§ **TEXT PASSAGE**

....

ChatGLM-6B-PT
This repository implements tuning of the ChatGLM-6B model based on P-Tuning v2. P-Tuning v2 reduces the amount of parameters that need to be optimized to 0.1% of the full fine-tuning, and then through model quantization, Gradient Checkpoint and other methods, it only needs a minimum of 7GB of video memory to run.
The following uses the ADGEN (advertising generation) dataset as an example to introduce how to use the code.
Software dependencies
Running p-tuning requires version 4.27.1 of transformers
. In addition to the dependencies of ChatGLM-6B, the following dependencies are required
pip install rouge_chinese nltk jieba datasets
Instructions
Download the dataset
The task of the ADGEN dataset is to generate an advertisement word (summary) based on the input (content).
{
"content": "类型#上衣*版型#宽松*版型#显瘦*图案#线条*衣样式#衬衫*衣袖型#泡泡袖*衣款式#抽绳",
"summary": "这件衬衫的款式非常的宽松,利落的线条可以很好的隐藏身材上的小缺点,穿在身上有着很好的显瘦效果。领口装饰了一个可爱的抽绳,漂亮的绳结展现出了十足的个性,配合时尚的泡泡袖型,尽显女性甜美可爱的气息。"
}
From Google Drive or Tsinghua Cloud download the processed ADGEN dataset, and put the decompressed AdvertiseGen
directory into this directory.
Training
P-Tuning v2
Run the following commands for training:
bash train.sh
PRE_SEQ_LEN
and LR
in train.sh
are soft prompt length and training learning rate respectively, which can be adjusted to achieve the best results. The P-Tuning-v2 method will freeze all model parameters, and the quantization level of the original model can be adjusted by adjusting quantization_bit
. If this option is not added, it will be loaded with FP16 precision.
Under the default configuration of per_device_train_batch_size=1
, gradient_accumulation_steps=16
, the model parameters of INT4 are frozen, and a training iteration will perform 16 cumulative forward and backward propagations with a batch size of 1, which is equivalent to the total batch size of 16, and only 6.7G GPU memory is required at this time with quantization_bit=4
. If you want to improve the training efficiency under the same batch size, you can increase the value of per_device_train_batch_size
while keeping the product of the two unchanged, but it will also bring more GPU memory consumption, please adjust it according to the actual situation.

....

§ **TO-DO LIST**
1. Answer these questions from the ChatGLM-6B-PT page:
(a) Which version of transformers does running p-tuning require?
(b) At what precision is the model loaded if the quantization_bit option is not added?
(c) How much GPU memory is required under the default configuration with quantization_bit=4?
2. Reproduce the stretch of the ChatGLM-6B-PT page from "ChatGLM-6B-PT" through "use the code.".
Answer using only the ChatGLM-6B-PT page.

Data listing:

....

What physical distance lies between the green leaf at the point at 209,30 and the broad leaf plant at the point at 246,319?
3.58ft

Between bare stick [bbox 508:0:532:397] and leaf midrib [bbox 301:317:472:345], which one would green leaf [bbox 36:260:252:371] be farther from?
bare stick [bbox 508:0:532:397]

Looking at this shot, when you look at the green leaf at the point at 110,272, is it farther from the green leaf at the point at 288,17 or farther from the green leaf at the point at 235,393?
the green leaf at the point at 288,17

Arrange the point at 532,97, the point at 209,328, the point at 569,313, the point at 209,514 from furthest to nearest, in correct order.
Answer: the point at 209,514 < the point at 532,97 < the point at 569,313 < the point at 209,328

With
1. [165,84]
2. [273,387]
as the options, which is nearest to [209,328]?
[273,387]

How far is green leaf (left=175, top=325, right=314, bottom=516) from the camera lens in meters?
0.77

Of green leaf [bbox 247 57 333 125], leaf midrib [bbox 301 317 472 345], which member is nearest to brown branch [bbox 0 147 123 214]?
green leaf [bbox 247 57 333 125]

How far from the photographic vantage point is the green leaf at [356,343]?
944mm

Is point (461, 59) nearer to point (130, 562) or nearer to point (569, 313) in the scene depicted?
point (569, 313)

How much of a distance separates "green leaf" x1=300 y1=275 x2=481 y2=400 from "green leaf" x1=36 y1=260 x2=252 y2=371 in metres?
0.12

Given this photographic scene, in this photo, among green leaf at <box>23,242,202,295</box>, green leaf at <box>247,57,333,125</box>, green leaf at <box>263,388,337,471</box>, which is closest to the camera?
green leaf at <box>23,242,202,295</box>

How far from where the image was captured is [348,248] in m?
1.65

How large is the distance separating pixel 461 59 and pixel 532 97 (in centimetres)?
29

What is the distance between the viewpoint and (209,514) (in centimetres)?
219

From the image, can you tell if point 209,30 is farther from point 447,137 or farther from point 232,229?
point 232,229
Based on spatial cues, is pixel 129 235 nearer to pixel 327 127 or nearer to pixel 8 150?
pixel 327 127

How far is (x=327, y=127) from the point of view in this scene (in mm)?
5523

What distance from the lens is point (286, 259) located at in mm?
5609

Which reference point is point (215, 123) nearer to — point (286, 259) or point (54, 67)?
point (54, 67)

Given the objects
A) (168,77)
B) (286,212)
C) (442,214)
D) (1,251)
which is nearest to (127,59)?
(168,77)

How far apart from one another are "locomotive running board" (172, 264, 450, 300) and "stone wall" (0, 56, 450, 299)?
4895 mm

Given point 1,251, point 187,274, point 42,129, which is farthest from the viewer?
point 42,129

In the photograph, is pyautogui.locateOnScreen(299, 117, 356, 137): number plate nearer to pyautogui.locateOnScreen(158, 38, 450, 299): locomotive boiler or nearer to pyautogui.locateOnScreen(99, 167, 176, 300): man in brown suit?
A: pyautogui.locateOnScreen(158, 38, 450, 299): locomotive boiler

....

§ **ANSWERS BY TASK**
1.
(a) Version 4.27.1
(b) FP16
(c) 6.7G

2.
ChatGLM-6B-PT
This repository implements tuning of the ChatGLM-6B model based on P-Tuning v2. P-Tuning v2 reduces the amount of parameters that need to be optimized to 0.1% of the full fine-tuning, and then through model quantization, Gradient Checkpoint and other methods, it only needs a minimum of 7GB of video memory to run.
The following uses the ADGEN (advertising generation) dataset as an example to introduce how to use the code.